Le vicende narrate nel romanzo di Matteo Strukul accadono in un breve arco di tempo, cinque anni, centrale per la storia religiosa e non solo, europea e italiana in particolare.
A fare da cornice, ci sono due eventi capitali: la stesura e la pubblicazione delle famose 95 tesi sulle indulgenze, da parte di Martin Lutero, nel 1517; il Concilio ecumenico di Trento, aperto quasi forzatamente da papa Paolo III nel 1545 e poi riconvocato da Giulio III prima e da Paolo IV dopo, sotto il cui pontificato il concilio si chiuderà nel 1563.
Sono entrambi momenti di svolta. Il primo apre un profondo squarcio all’interno della chiesa cattolica aprendo la strada alla riforma che nel 1530 sarebbe stata sistemata teologicamente da Filippo Melantone, nel 1530. L’altro, mostra il tentativo da parte dei cattolici di reagire allo scossone intervenendo in maniera decisa per riaffermare la propria forza e la coerenza di una confessione e di un sistema di valori ma ancor più di autorità.

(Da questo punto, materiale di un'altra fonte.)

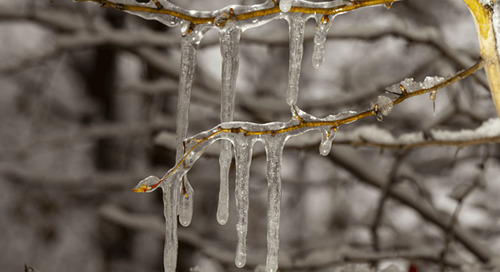 How to Get Ice Off Trees and Shrubs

Nella Roma del 1542 raccontata da Strukul si muovono alcune grandi personalità del tempo e altri personaggi minori d’invenzione, attorno ai quali ruota gran parte dell’intreccio narrativo. I luminosi e riccamente decorati palazzi papali, la prodigiosa teologia visiva della Cappella Sistina non ancora oggetto dell’intervento di Braghettone, si alternano ai modesti ambienti domestici, alle vinose concertazioni delle locande e delle osterie, al clamore dei vari mercati, non ultimo quello in Campo de’ Fiori, luogo tristemente noto per le esecuzioni capitali degli eretici.
Ne escono ritratti interessanti. A partire proprio da Paolo III, di cui nel romanzo di Strukul viene messa bene in luce soprattutto la sua disponibilità a trovare una via conciliativa tra l’intransigenza del cardinale Carafa, che di lì a una decina d’anni assurgerà allo stesso soglio col nome di Paolo IV, proprio in esplicito omaggio al suo predecessore, e l’irenismo accondiscendente del cardinale e arcivescovo Reginald Pole e della frangia spirituale di cui si faceva portavoce. Tale immagine del pontefice acquista nella vicenda un peso pari a quello dell’ammirata protezione che il pontefice garantisce a Michelangelo, verso il quale egli nutre una stima incondizionata che lo porta a nominarlo sovrintendente ai lavori della Basilica di San Pietro e a commissionargli la realizzazione della Piazza del Campidoglio.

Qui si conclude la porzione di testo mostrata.